Alice was on a cross-country promotional tour to push his new album, "Trash", Alice Cooper's 20th release since "Pretties For You" debuted in 1969 on Frank Zappa's Straight Label. He was back doing what he does best - shameless self-promotion. But for the past ten years, no one but the most die-hard fans have cared to greet him because the Alice albums had lost the madness. With "Trash", though, the buzz is back and now his fans, half of whom weren't even born when "Pretties For You" was released, were threatening to devour him.
To make sure Alice felt at home on this gruelling whistle-stop tour - visiting 50 cities, two in Europe, in eight weeks - his elegant tour bus was decorated in women's panties, garbage bags filled with dismembered human body parts and other nifty things you'd expect to find in Alice Cooper's trash can. But even in this twisted landscape, even among this primo-distorted way of making a very good living, for some reason Alice was in a weird state of denial about being Alice.

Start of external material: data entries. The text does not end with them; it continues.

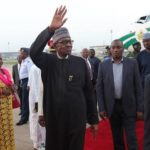 Swallow their word-  Presidency mocks opposition as Buhari returns from his private visit to the UK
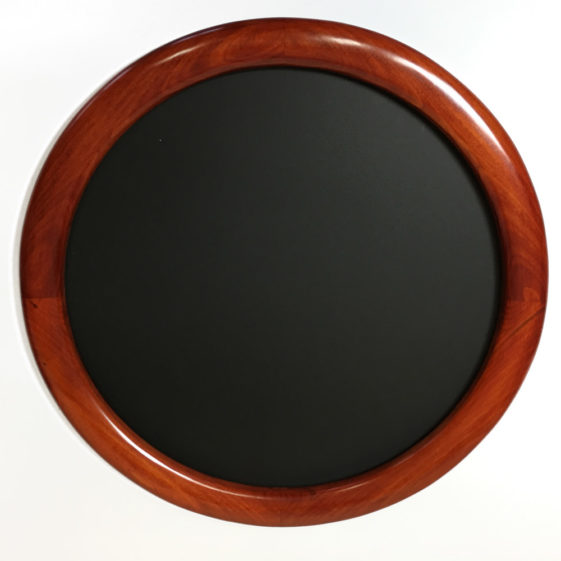 round frame stained red 2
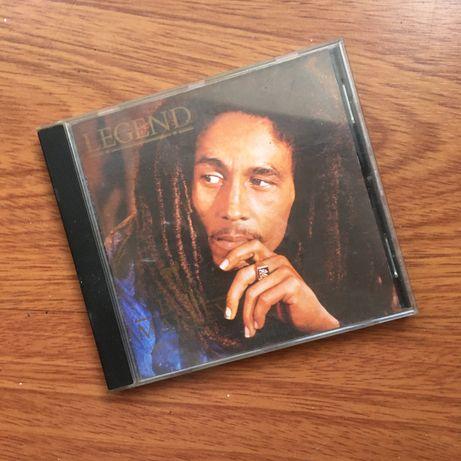 Cd Bob Marley Legend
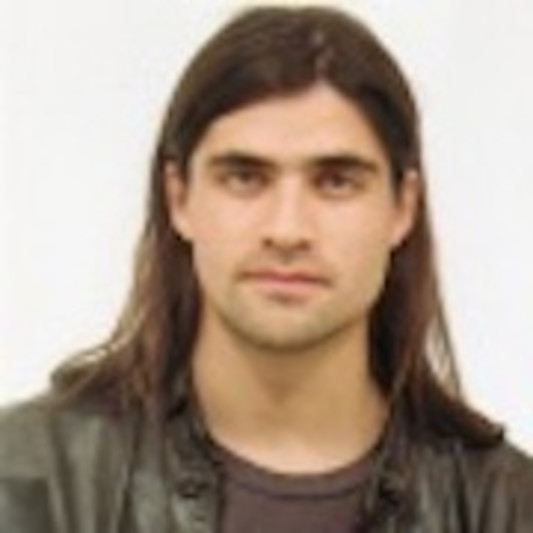 Victor Fernandez on SoundBetter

"When my daughter sees me on TV, she doesn't say, 'There's Daddy', she says, 'Oh there's Alice, again...'" Dressed in tight black jeans, black boots, black t-shirt and black eyeliner, Alice...is looking too good to believe for someone who should really be dead. But there he was, stretched out on the couch way in the back of the bus looking like the penultimate Brat of Rock n' Roll, riding high in life's backseat. But he was talking like the 42-year-old father of two children that he really is. Something was off.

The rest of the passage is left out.